Whether by circumstance as a result of multiple similar occurrences or as a result of myself being in a generally more reflective state I find myself asking why more often lately. As this specifically relates to the Boundary Waters Canoe Area I wonder why the million acres of woods and waters in Northeastern Minnesota was designated as a space that would be protected from expanding settlement and mechanization. It’s very easy to forget that these areas had to be fought for to be set aside as a wilderness, and with that comes the assumption that they have always existed. In trying to better understand the why of it’s existence I often turn to the author and environmentalist who was crucial in protecting the area known as the BWCA Sigurd Olson. He has a way of crystalizing and defining a vague idea and when I read it always feels like I knew it to be true. In answering the why does it exist question I think he sums it up best.
“And so when we talk about intangible values remember that they cannot be separated from the others. The conservation of waters, forests, soils, and wildlife are all involved with the conservation of the human spirit. The goal we all strive toward is happiness, contentment, the dignity of the individual, and the good life. This goal will elude us forever if we forget the importance of the intangibles.”
With a better understanding as to why it exists in hand I am still always wondering why I am so continually drawn back to the park. There has always been something different that has pulled me into trips into the BWCA, but always a larger underlying need to return, and in some cases the wilderness was only just a backdrop. In the beginning as a teenager it was the excitement of socializing with friends in an unsupervised environment and being trusted to plan and enact a trip on my own. Over the years I found myself obsessing with different aspects of canoe camping, whether it was fishing, paddling, photography, or cooking. Pushing myself to physical limits whether by the length of the trip, the number of portages, or the time of year was a masochistic style of trip I used to take in my 20’s. On one of those month long trips a few years back in a trip journal I was ruminating to myself about a trip to an unnamed lake and even back then I think I knew what keeps me coming back.

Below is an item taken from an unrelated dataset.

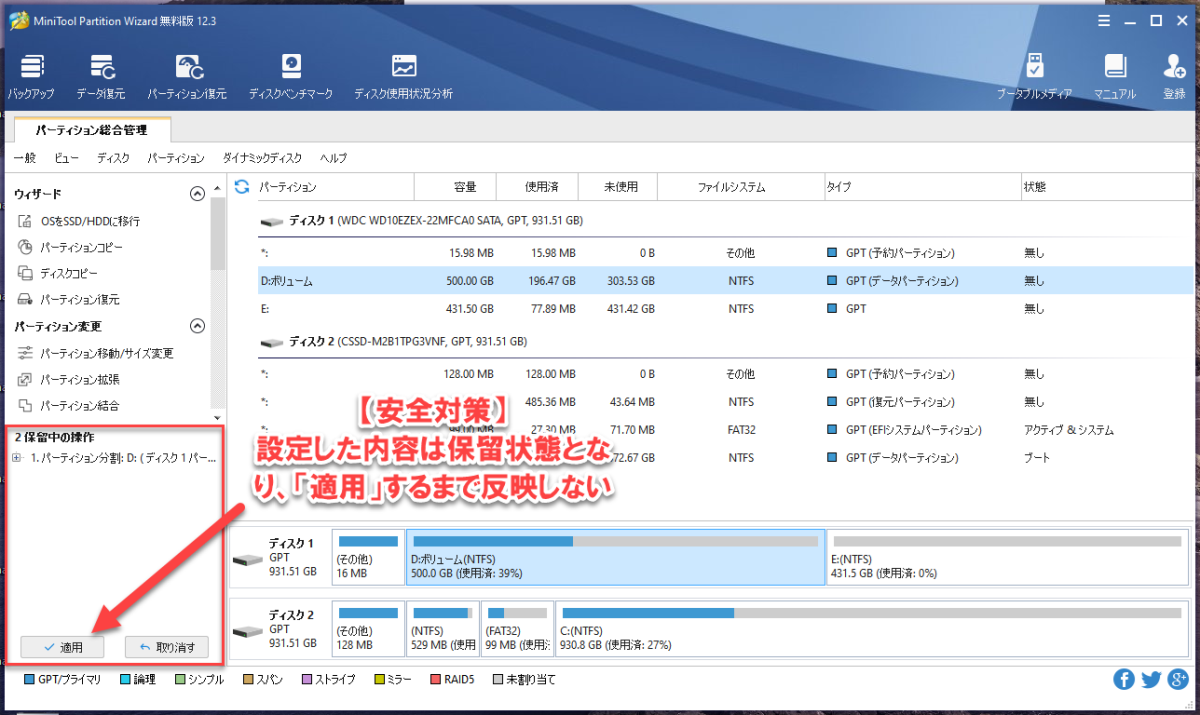MiniTool Partition Wizard の安全対策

“As I lay in my tent listening to the periods of heavy rain resume I think about that mud hole. Maybe it doesn’t have to contain any fish or incredible campsites to still have something to offer. I realize we have been overthinking it. We ventured up to an unnamed dead end lake in hopes of fishing and maybe a neat campsite, but deep down I know we went up there for something bigger, yet simpler. It’s the same reason were on this trip, because it’s there; and in experiencing it we can better understand it. Staring at maps can only get you so far. This morning I knew there was an unnamed lake separated by three portages north of Darky Lake. Now I know what it looks like.”